En un país cuyo presidente de gobierno despacha con un eso ya tal las graves salpicaduras de corrupción política que manchan su buen nombre y el de la institución que preside, a nadie debería de sorprenderle demasiado que el nuevo presidente del Tribunal Constitucional haya sido un militante de carné y religiosa cuota anual del partido en el poder. Si durante su militancia política en paralelo a su alta responsabilidad judicial han pasado por sus manos asuntos que tienen que ver con derechos fundamentales de los ciudadanos impulsados por ese mismo partido, eso ya tal.
Que la Constitución deje meridianamente claro que un magistrado no puede ser afiliado a ningún partido político, eso ya tal. Que en los estatutos del partido en el que militó emboscado mientras firmaba sentencias que afectaban a todos los ciudadanos figure claramente que debe acatar y respetar su ideario ideológico, sus estatutos, reglamentos y jerarquías, eso ya tal.
Que fuera aupado al Tribunal Constitucional primero como magistrado y hace poco como presidente por el partido de sus amores, eso ya tal. Que su flagrante incumplimiento de lo que establece la Constitución haya arrojado un baldón difícil de borrar para una de las más altas magistraturas del país, eso ya tal. Que Francisco Pérez de los Cobos no tenga la más mínima intención de dimitir o que el vocero de guardia en el PP, Esteban González Pons, confunda el tocino con la velocidad y diga que “a ver si ya no se va a poder ni votar a su partido en este país”, también eso ya tal.

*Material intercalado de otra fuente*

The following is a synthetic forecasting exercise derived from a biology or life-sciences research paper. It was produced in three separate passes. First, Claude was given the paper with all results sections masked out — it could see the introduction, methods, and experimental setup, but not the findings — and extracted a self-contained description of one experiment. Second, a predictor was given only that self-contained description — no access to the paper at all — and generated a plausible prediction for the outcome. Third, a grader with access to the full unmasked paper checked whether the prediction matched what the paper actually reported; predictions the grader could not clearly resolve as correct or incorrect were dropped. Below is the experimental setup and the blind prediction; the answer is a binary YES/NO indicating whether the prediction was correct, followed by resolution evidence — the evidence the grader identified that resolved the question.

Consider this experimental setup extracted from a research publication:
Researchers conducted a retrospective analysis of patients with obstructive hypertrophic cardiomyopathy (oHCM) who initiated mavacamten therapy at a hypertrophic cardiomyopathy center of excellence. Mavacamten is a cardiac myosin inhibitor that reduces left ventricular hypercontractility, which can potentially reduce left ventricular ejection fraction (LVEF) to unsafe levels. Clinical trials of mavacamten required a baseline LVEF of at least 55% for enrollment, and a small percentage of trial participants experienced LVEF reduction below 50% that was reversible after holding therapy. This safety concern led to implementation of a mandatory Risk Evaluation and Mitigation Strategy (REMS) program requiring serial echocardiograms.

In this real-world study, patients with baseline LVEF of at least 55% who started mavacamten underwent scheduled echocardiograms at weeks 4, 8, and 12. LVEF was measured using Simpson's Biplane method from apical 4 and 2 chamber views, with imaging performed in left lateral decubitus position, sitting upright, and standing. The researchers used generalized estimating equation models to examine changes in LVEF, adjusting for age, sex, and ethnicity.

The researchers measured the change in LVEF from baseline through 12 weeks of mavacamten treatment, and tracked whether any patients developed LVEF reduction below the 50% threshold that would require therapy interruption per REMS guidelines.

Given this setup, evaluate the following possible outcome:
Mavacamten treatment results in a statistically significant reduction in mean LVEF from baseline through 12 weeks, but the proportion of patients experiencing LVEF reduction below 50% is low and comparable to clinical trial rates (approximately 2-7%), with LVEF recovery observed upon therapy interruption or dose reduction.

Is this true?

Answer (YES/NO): NO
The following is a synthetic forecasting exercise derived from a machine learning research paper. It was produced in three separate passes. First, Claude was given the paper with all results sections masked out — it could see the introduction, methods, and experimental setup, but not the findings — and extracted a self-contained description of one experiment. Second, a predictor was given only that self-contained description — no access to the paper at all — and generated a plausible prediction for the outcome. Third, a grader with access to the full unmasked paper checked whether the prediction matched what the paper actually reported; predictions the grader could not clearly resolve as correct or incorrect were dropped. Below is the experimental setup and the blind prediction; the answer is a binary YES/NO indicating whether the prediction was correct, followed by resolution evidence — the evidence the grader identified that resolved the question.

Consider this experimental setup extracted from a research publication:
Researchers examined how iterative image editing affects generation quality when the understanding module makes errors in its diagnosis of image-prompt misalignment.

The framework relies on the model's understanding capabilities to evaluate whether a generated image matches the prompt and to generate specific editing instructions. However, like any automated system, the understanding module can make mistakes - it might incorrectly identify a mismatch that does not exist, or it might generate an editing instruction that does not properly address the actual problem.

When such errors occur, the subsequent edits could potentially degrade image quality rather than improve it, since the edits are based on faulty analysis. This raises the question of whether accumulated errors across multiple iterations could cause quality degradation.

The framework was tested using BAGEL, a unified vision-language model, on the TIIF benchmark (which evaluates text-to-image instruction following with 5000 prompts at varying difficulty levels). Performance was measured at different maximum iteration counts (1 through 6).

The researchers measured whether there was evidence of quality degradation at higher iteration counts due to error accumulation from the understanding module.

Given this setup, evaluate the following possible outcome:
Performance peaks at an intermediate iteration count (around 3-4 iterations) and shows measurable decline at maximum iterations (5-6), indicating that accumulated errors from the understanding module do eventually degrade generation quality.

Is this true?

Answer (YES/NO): NO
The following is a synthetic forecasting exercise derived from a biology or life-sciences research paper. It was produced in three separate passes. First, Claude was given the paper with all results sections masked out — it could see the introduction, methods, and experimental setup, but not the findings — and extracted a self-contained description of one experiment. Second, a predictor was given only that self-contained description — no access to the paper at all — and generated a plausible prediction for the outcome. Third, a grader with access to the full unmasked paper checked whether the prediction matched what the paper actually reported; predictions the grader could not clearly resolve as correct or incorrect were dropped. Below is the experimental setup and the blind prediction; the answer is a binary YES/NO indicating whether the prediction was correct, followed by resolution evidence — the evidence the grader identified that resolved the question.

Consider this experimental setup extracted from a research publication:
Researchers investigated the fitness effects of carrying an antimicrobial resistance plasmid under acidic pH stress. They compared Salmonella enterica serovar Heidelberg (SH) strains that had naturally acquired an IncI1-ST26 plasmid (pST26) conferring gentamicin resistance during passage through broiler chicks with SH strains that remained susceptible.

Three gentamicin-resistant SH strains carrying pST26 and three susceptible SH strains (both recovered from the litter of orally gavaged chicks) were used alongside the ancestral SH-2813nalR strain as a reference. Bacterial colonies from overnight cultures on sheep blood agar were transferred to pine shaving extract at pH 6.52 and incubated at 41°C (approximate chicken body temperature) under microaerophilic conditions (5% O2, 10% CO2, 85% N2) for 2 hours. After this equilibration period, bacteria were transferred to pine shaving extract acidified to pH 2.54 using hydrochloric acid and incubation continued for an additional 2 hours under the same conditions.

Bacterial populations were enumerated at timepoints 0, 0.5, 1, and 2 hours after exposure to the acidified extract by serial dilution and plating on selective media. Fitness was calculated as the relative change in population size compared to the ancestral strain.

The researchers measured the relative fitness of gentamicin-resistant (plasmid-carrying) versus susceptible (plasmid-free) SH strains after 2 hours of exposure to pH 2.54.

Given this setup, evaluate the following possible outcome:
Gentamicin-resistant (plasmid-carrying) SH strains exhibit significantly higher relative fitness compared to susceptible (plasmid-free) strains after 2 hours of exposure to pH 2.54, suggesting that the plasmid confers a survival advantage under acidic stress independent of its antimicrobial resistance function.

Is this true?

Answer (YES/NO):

Que a los ciudadanos nos produzca bochorno y vergüenza ajena que las instituciones ideadas para garantizar la constitucionalidad de las leyes y los derechos fundamentales sean una mera extensión del largo brazo corrupto del poder, eso ya tal. Que Montesquieu fuera enterrado hace años por Alfonso Guerra y la separación de poderes en España haya devenido en una mohosa antigualla política, eso ya tal.
Y no es que los españoles de a pie seamos tan ingenuos como para suponer que todos los jueces de este país son seres angelicales e imparciales que solo se guían por esa señora con los ojos vendados y la balanza perfectamente equilibrada. Sabemos por experiencia que los hay que inclinan un poco la balanza y le levantan la venda a la dama para atinar mejor con sus autos y sentencias. No digo que sean todos ni mucho menos la mayoría, pero los hay y desgraciadamente ya lo tenemos asumido en España.
Nada tiene en principio de negativo ni censurable que un juez, como cualquier otro ciudadano, tenga sus preferencias ideológicas y vote por quién estime más conveniente, algo en lo que ni la Constitución ni ninguna otra norma puede entrar. Cosa distinta es que le puedan sus querencias política a la hora de tomar decisiones que afecten a la vida, a los derechos, a los deberes o a la hacienda de los ciudadanos.
Ahora bien, las sospechas de parcialidad en las decisiones de algunos jueces tienden a convertirse en certezas cuando el juez en cuestión milita con todas sus consecuencias en un partido político. Dijo Sócrates que las cuatro virtudes de un juez son escuchar costésmente, responder sabiamente, ponderar prudentemente y decidir imparcialmente. De dimitir en un país como España ni hablamos: eso ya tal.